Task description: Copy exactly the lines from the "As we can see in this image, of the objects" line to the end, both included, and nothing else.

Supplied entries:
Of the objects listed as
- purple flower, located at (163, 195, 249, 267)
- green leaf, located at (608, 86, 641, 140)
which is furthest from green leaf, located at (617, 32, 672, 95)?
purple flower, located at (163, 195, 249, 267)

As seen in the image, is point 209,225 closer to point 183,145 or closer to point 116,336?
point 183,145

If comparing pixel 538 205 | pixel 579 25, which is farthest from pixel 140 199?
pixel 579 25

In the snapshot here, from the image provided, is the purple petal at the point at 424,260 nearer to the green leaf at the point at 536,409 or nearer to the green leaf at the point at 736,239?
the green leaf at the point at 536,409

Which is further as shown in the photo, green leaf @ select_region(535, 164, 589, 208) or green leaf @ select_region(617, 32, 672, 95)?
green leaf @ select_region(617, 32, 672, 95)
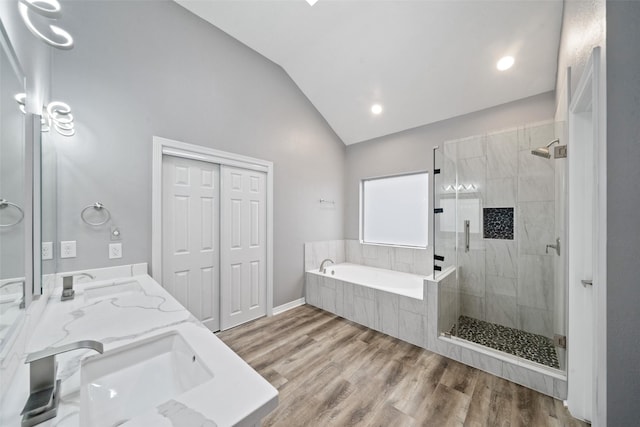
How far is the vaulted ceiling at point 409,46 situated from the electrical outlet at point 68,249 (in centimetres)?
243

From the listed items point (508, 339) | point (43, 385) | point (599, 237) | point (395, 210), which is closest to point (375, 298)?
point (508, 339)

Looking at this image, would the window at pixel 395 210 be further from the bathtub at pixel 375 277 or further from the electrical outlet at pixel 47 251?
the electrical outlet at pixel 47 251

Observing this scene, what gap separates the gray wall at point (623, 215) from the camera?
30.7 inches

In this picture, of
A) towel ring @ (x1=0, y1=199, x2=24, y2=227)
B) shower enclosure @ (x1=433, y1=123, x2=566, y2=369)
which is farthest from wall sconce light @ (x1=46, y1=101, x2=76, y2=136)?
shower enclosure @ (x1=433, y1=123, x2=566, y2=369)

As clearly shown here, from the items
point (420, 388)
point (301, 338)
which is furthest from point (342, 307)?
point (420, 388)

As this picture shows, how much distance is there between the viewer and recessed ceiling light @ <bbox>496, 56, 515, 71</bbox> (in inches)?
92.6

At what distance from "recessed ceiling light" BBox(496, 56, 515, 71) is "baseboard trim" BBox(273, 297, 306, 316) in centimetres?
372

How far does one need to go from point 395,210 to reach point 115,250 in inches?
135

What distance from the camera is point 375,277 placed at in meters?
3.50

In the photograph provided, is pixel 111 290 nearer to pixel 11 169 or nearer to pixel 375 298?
pixel 11 169

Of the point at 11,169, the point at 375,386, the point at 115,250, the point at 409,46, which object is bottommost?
the point at 375,386

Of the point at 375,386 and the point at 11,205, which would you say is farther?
the point at 375,386

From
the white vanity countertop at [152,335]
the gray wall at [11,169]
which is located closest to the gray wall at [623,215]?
the white vanity countertop at [152,335]

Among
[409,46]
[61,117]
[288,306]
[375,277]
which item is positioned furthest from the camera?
[375,277]
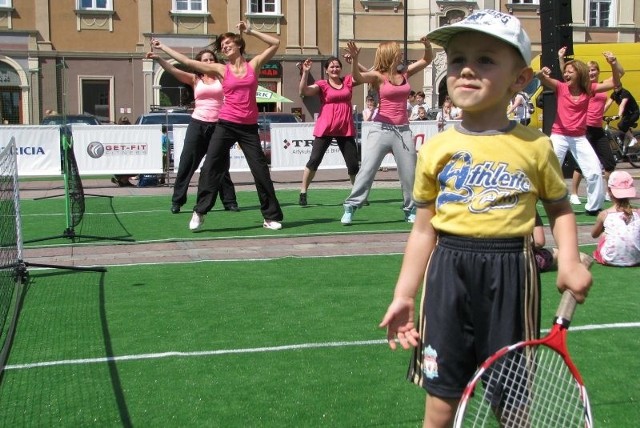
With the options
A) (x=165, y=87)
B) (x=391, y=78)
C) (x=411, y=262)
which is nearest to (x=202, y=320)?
(x=411, y=262)

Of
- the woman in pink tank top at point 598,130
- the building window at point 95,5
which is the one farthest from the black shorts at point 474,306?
the building window at point 95,5

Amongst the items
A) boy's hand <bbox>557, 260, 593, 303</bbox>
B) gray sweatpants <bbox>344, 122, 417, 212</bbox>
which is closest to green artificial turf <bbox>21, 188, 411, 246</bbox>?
gray sweatpants <bbox>344, 122, 417, 212</bbox>

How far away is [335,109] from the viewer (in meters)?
12.6

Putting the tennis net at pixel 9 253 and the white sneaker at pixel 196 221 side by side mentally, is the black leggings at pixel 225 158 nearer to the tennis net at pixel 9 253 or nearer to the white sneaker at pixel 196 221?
the white sneaker at pixel 196 221

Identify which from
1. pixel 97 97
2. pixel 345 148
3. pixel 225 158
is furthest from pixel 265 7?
pixel 225 158

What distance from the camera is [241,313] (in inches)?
264

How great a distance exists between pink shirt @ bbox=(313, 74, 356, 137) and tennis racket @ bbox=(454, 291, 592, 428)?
31.8 feet

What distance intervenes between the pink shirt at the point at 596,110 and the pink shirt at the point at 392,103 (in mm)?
3275

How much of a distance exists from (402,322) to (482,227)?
0.45m

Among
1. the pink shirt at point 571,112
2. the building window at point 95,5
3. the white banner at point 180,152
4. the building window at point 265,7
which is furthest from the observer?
the building window at point 265,7

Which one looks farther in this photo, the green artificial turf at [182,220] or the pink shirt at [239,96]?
the green artificial turf at [182,220]

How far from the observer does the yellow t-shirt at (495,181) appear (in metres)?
3.25

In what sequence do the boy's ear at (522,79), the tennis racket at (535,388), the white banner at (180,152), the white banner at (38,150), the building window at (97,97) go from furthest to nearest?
the building window at (97,97)
the white banner at (180,152)
the white banner at (38,150)
the boy's ear at (522,79)
the tennis racket at (535,388)

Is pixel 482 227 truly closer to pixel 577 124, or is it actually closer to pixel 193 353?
pixel 193 353
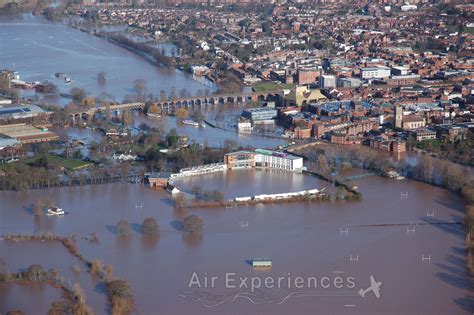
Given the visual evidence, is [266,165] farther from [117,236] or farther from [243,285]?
[243,285]

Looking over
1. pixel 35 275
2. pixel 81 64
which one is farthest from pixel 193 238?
pixel 81 64

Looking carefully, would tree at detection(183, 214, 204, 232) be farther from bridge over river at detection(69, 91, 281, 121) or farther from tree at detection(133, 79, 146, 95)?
tree at detection(133, 79, 146, 95)

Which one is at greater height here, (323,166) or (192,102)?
(323,166)

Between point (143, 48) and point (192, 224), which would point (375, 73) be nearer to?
→ point (143, 48)

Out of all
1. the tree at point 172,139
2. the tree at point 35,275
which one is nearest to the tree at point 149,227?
the tree at point 35,275

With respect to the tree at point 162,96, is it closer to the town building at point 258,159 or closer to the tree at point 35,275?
the town building at point 258,159

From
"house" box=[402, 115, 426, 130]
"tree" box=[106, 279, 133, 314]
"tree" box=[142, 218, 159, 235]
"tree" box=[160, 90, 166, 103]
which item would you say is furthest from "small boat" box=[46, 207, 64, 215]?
"tree" box=[160, 90, 166, 103]
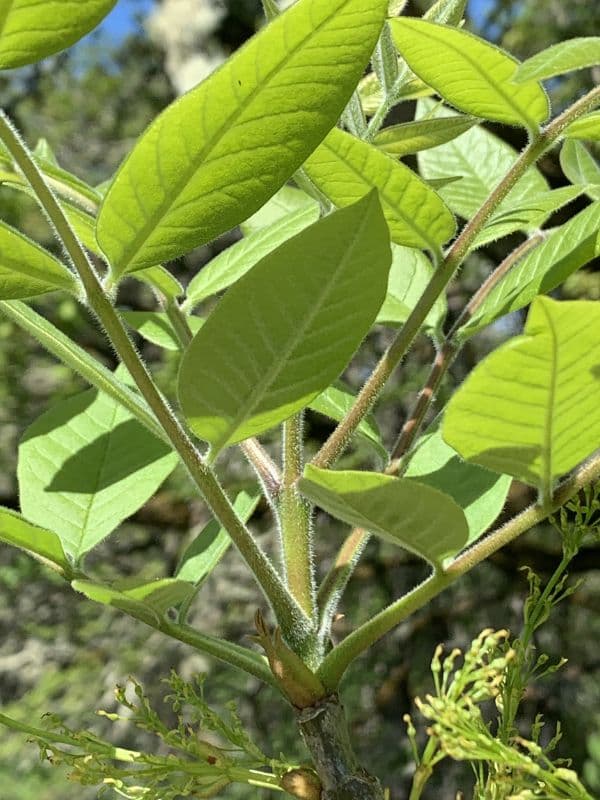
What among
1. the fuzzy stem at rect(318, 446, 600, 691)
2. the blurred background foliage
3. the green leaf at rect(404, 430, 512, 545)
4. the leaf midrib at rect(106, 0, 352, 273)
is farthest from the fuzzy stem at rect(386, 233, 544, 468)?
the blurred background foliage

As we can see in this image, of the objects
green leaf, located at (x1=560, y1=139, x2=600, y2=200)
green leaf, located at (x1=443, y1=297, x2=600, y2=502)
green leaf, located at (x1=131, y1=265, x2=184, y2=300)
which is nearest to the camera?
green leaf, located at (x1=443, y1=297, x2=600, y2=502)

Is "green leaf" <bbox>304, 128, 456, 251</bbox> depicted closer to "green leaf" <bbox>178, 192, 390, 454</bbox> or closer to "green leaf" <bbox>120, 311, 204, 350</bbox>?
"green leaf" <bbox>178, 192, 390, 454</bbox>

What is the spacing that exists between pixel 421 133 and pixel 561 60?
0.52 ft

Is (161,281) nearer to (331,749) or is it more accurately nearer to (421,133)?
(421,133)

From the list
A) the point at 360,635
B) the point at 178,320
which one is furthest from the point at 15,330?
the point at 360,635

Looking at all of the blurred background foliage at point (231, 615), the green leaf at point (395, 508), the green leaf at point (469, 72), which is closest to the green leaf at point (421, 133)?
the green leaf at point (469, 72)

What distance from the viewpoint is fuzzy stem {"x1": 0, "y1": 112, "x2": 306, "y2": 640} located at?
399mm

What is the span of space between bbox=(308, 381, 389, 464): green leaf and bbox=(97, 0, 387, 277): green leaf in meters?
0.23

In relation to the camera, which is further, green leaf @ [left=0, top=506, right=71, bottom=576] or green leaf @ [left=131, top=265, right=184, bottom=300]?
green leaf @ [left=131, top=265, right=184, bottom=300]

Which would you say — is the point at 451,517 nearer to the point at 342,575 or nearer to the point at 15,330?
the point at 342,575

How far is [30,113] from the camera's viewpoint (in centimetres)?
443

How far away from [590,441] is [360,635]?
0.16 meters

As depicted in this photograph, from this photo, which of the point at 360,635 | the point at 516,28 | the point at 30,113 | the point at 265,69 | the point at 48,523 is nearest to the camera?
the point at 265,69

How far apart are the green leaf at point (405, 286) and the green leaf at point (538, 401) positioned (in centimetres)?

Correct output:
As we can see in this image, of the objects
green leaf, located at (x1=560, y1=139, x2=600, y2=200)
green leaf, located at (x1=443, y1=297, x2=600, y2=502)
green leaf, located at (x1=131, y1=265, x2=184, y2=300)
which is nearest to the camera?
green leaf, located at (x1=443, y1=297, x2=600, y2=502)

Is "green leaf" <bbox>304, 128, 456, 251</bbox> depicted closer to "green leaf" <bbox>178, 192, 390, 454</bbox> or closer to "green leaf" <bbox>120, 311, 204, 350</bbox>?
"green leaf" <bbox>178, 192, 390, 454</bbox>

What is the spacing that exists between pixel 421 133 and pixel 561 60?
0.52 ft

Is (161,281) nearer to (331,749) or is it more accurately nearer to (421,133)?
(421,133)

From the list
A) the point at 360,635
B) the point at 178,320
which one is furthest from the point at 15,330?
the point at 360,635

Looking at all of the blurred background foliage at point (231, 615), the green leaf at point (395, 508), the green leaf at point (469, 72), which is closest to the green leaf at point (421, 133)?
the green leaf at point (469, 72)

What distance from the viewpoint is fuzzy stem {"x1": 0, "y1": 112, "x2": 306, "y2": 640} located at?
399mm

What is the span of space between bbox=(308, 381, 389, 464): green leaf and bbox=(97, 0, 387, 277): green leaf in meters?
0.23

In relation to the camera, which is further, green leaf @ [left=0, top=506, right=71, bottom=576] or green leaf @ [left=131, top=265, right=184, bottom=300]?
green leaf @ [left=131, top=265, right=184, bottom=300]

Which would you say — is the point at 451,517 nearer to the point at 342,575 or nearer to the point at 15,330?
the point at 342,575

How far is [30,113] from the camera's viewpoint (in centimetres)?
443

How far away from [590,441] is [360,635]?
0.16 meters

As depicted in this photograph, from this photo, which of the point at 360,635 | the point at 516,28 | the point at 30,113 | the point at 265,69 | the point at 48,523 is nearest to the camera?
the point at 265,69

How far apart are the green leaf at point (405, 286) and the green leaf at point (538, 401) positioned (in centimetres)?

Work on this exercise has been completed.